3 Considerations Before Choosing a Private Fiduciary

3-considerations-before-choosing-a-private-fiduciaryA private fiduciary is a person or institution who has the legal duty to act and manage your assets once you die or become incapacitated. While there are many different types of roles a professional trustee can play, they will always be the one to handle the accounting and bookkeeping of your estate.

Choosing who this person or institution is going to be is one of the most important decisions you are going to face when doing your estate planning. It is important that you consider the following to ensure you are making the right decision.

As always, if you have any questions about choosing a private fiduciary, please don’t hesitate to contact us.

Clients are often inclined to choose one of their children to serve in these roles based on birth order, gender, or geographical location.  These are generally not good criteria for selecting a fiduciary.
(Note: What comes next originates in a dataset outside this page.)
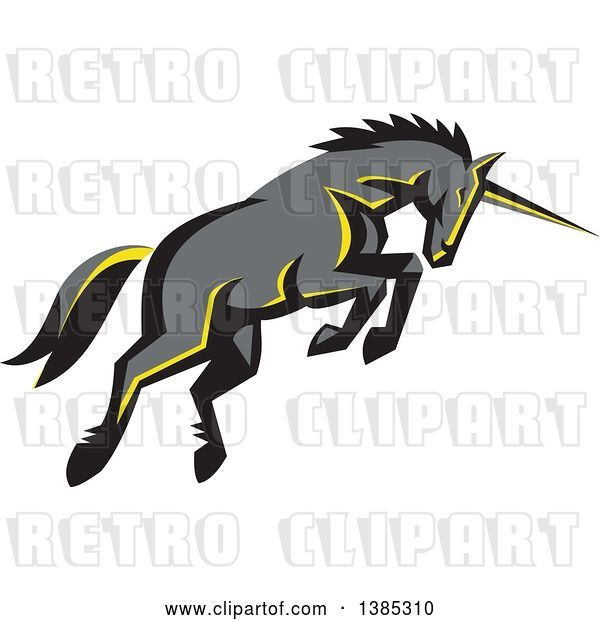 Vector Clip Art of Retro Charging Unicorn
Here are three things to consider when deciding who to name to fiduciary positions.

3 Considerations Before Choosing Your Fiduciary


1. Evaluate their Personality Traits

Since a fiduciary has the duty to act in good faith and fairness when dividing up your estate, you want to find someone who embodies good personality traits that point to their true objective. You want to be sure that who you choose as the private fiduciary of your trust, estate, or conservatorship is doing so legally, ethically, and accurately.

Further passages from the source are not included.